> _ПРИВЕДЕННЫЙ ТЕКСТ_:
+++++

23 ноября 2013, 10:09
2585 |

Видели, слышали, щупали

Забавно быть молодым человеком. Живешь в твердом убеждении, будто все самое интересное происходит именно с тобой и только в твоем времени. К прошлому относишься скептически, а старшее поколение вызывает снисходительное сочувствие: не видели, не знали, не слышали, не щупали, не открывали. Иногда пытаюсь объяснить им, дескать, видели, слышали, щупали и что не человек меняется, а только вещи вокруг него, потом думаю: а надо ли?

Горец
Есть своя мудрость в том, что жизнь отмерена и память уходит, оставляя потомству лишь сухую информацию, лишенную цвета, вкуса, запаха. В том и суть. Каждое поколение должно заново видеть, слышать, нюхать, осязать, открывать. В том и смысл. Эдвард Радзинский как-то заметил, что чем больше он занимается прошлым, чем глубже и детальнее погружается в него, тем смешнее кажется ему настоящее. Ну а представьте себе, что вы некто вроде Горца, живете на земле среди простых смертных уже лет пятьсот; на ваших глазах происходили великие события, прошли толпы людей с их мечтами, надеждами, страстями, планами, амбициями. Представьте, что вы в состоянии восстановить в памяти пять веков до мельчайших подробностей, всех, кто любил, страдал, радовался, ревновал, изобретал, митинговал, сражался, скитался, богатство копил, миром правил, закатом любовался, плодился-размножался… Представили? Вы помните лица, слова, жесты, звуки, ароматы, и все это повторяется и повторяется, как бесконечное дежавю. Прав Радзинский — обхохочешься. Или заплачешь. Ладно, Горец. А Господь? Уж он-то наверняка наделен вселенским чувством юмора. И в той же степени состраданием. Потому, наверное, люди не живут так долго. Иначе, побросав дела, пихали бы друг друга в бок и смеялись бы до упаду. Попробуй в таких условиях плодиться-размножаться! Решительно ничего не получится. И кто бы светлое будущее строил, землю пахал, сады сажал, плотины возводил, пустыни орошал, в космос летал?..

+++++

> _ЗАДАНИЕ_:
Продублируйте без изменений фрагмент текста о молодости и прошлом: всё, начиная со слов «Забавно быть молодым» и вплоть до слов «думаю: а надо ли?».

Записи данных
+++++

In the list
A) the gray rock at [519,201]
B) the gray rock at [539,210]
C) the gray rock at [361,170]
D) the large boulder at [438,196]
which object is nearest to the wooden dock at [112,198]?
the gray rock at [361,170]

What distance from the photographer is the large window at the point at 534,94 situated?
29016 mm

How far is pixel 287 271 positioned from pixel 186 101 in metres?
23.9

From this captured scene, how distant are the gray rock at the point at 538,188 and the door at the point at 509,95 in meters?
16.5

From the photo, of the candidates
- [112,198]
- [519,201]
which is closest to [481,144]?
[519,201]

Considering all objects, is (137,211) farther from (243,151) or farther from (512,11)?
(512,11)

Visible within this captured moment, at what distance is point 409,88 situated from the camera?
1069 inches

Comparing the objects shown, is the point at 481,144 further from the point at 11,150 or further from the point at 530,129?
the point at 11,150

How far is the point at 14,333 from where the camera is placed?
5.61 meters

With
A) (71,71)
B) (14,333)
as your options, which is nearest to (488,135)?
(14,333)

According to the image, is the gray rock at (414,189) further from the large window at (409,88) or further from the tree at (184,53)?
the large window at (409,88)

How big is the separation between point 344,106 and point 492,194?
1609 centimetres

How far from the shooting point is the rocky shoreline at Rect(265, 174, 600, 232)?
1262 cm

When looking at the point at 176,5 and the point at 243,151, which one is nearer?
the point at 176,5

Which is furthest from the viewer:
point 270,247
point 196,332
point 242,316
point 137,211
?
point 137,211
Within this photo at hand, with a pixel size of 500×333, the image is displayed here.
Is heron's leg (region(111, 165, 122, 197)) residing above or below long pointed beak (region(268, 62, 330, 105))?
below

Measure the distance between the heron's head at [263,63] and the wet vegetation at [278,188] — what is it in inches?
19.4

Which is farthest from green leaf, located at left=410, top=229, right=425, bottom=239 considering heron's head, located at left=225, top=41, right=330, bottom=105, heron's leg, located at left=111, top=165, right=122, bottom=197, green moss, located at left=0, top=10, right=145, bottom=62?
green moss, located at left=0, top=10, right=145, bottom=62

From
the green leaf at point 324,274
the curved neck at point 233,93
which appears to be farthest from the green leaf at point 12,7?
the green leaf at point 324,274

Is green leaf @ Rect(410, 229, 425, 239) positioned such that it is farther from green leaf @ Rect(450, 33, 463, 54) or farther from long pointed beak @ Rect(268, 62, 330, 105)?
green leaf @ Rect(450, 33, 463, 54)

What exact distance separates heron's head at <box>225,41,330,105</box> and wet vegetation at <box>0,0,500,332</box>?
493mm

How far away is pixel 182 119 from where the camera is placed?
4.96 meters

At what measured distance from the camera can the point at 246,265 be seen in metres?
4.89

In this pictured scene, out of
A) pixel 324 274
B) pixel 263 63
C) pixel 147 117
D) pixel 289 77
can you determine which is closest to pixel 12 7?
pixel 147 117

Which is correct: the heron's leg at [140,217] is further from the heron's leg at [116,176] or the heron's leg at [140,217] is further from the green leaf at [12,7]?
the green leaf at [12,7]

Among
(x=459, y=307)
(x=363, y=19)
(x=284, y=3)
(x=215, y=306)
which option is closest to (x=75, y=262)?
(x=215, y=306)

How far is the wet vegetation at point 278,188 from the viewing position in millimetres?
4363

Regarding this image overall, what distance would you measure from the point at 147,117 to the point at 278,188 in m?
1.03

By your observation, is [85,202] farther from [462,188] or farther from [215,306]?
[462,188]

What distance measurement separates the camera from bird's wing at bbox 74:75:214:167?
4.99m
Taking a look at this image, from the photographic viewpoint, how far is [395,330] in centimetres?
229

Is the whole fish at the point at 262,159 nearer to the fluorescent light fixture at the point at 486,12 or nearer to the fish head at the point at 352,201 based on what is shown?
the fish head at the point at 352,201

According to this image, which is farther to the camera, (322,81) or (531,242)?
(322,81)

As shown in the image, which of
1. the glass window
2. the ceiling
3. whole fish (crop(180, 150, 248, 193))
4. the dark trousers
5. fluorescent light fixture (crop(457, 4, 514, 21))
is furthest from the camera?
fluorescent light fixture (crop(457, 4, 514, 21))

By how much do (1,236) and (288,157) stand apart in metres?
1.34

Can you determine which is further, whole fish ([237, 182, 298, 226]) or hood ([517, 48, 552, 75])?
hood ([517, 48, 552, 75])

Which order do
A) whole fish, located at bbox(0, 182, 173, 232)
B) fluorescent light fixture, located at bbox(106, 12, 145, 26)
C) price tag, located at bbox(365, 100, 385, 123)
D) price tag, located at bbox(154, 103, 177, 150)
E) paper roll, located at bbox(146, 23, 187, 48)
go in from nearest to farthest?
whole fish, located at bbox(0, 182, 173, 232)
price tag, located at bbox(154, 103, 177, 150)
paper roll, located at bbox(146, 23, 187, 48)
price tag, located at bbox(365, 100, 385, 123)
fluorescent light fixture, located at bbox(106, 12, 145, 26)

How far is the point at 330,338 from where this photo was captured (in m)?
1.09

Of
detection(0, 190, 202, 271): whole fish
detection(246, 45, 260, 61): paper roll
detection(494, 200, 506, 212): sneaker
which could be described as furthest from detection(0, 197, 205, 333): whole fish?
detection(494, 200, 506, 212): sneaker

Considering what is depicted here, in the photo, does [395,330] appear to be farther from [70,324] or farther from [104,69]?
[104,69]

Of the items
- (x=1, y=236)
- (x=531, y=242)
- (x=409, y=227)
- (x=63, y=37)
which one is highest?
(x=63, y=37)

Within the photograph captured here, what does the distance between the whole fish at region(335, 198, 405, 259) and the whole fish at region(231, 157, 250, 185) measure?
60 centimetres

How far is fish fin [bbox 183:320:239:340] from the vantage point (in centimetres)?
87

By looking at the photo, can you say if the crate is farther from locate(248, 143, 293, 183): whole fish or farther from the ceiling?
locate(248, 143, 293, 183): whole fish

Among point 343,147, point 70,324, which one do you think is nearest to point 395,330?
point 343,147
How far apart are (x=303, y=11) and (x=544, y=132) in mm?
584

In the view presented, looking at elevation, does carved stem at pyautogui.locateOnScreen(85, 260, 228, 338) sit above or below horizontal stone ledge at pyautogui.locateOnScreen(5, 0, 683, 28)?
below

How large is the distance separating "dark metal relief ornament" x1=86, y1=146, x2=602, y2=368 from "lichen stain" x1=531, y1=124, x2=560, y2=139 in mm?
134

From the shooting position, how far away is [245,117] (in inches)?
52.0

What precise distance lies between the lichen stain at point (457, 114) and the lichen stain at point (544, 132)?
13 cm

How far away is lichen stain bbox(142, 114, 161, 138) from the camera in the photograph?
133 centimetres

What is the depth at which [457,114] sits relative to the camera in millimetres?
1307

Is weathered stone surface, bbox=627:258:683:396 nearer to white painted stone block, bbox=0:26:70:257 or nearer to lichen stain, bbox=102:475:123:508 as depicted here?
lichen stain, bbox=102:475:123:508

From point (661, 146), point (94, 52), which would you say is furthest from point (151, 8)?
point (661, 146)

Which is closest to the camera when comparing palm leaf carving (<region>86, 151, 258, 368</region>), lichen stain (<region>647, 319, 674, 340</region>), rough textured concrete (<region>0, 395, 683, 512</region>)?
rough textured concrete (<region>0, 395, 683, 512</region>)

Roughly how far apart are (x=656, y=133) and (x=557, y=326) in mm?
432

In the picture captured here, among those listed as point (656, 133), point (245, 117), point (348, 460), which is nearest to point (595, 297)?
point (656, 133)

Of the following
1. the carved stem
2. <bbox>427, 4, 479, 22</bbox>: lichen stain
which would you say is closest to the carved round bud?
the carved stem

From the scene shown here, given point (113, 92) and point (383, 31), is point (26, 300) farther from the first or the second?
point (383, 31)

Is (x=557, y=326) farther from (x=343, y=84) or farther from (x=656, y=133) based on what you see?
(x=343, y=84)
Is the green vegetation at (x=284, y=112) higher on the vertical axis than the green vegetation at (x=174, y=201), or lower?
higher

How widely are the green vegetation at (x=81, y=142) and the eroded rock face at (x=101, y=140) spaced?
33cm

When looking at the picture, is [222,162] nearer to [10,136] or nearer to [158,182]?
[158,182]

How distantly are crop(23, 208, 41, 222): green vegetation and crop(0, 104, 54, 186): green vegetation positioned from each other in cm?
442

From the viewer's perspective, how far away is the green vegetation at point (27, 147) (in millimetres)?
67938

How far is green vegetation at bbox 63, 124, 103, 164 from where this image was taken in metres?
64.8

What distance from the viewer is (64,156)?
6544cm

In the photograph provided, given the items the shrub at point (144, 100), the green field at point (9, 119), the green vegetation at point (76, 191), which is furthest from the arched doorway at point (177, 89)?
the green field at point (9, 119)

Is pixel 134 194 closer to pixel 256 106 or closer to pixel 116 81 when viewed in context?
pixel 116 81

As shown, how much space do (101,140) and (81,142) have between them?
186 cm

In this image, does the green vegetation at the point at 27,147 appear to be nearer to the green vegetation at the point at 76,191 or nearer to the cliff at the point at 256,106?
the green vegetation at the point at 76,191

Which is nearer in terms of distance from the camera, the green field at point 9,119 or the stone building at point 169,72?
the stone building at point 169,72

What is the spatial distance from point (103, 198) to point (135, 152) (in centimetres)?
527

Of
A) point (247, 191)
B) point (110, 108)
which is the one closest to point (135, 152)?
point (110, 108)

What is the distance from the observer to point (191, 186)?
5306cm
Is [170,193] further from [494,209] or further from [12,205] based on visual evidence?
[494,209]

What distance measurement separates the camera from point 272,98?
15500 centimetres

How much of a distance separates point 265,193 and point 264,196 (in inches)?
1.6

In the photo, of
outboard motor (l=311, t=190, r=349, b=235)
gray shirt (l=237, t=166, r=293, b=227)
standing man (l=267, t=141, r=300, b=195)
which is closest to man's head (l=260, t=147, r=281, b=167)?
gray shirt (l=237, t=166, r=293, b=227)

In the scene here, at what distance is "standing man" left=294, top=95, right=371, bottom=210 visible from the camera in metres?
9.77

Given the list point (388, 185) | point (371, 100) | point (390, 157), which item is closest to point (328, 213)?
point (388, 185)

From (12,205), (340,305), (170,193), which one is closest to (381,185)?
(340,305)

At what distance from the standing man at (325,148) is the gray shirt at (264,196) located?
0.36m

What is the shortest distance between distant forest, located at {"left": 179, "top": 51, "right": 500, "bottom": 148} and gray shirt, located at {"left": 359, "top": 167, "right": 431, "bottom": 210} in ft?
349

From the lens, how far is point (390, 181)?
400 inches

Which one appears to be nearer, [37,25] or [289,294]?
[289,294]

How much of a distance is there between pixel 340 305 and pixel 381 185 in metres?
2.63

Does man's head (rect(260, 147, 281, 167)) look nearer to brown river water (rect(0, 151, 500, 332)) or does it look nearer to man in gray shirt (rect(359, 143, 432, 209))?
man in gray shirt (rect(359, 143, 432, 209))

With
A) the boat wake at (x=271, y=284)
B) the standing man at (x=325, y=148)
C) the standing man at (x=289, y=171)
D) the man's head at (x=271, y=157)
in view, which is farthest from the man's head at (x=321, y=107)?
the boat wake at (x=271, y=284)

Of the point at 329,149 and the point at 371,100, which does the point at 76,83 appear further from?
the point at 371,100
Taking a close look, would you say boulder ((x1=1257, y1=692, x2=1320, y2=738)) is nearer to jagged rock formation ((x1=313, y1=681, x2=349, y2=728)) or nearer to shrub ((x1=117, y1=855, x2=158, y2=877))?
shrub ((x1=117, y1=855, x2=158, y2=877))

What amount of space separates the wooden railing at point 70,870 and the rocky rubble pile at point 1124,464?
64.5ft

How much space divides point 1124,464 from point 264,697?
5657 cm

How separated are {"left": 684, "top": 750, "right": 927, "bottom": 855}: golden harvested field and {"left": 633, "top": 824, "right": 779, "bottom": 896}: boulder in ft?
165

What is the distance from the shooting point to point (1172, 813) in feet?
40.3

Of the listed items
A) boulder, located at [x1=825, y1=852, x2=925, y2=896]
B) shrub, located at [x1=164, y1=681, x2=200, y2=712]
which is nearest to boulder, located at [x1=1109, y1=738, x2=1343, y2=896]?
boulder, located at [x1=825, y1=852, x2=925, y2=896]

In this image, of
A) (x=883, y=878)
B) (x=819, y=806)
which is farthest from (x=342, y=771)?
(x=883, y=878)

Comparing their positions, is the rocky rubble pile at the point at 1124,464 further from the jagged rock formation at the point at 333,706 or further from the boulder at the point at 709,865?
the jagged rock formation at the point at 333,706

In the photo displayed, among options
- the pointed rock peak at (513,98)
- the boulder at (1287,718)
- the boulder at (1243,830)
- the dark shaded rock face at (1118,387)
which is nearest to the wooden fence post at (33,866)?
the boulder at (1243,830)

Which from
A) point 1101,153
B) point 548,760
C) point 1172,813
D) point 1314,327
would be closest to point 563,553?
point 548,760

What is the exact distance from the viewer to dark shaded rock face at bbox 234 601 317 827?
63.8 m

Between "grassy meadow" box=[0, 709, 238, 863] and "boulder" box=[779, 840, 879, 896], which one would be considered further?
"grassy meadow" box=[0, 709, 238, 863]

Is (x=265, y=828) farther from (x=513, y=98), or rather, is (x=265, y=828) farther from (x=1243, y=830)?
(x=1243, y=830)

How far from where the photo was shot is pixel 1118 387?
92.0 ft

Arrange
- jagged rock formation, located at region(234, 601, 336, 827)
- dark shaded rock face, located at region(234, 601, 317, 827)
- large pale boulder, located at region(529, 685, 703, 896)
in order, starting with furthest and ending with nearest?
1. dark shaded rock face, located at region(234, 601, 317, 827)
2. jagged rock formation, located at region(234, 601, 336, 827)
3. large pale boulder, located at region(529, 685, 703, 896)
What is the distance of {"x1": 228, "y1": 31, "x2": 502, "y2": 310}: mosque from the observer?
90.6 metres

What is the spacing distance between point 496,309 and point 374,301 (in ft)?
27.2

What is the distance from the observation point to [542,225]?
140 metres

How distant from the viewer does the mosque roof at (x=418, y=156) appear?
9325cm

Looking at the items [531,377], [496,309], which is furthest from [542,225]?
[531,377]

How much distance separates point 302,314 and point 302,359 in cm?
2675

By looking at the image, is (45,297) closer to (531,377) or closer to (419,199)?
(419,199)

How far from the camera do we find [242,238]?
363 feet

+++++

> _РЕШЕНИЕ_:
Забавно быть молодым человеком. Живешь в твердом убеждении, будто все самое интересное происходит именно с тобой и только в твоем времени. К прошлому относишься скептически, а старшее поколение вызывает снисходительное сочувствие: не видели, не знали, не слышали, не щупали, не открывали. Иногда пытаюсь объяснить им, дескать, видели, слышали, щупали и что не человек меняется, а только вещи вокруг него, потом думаю: а надо ли?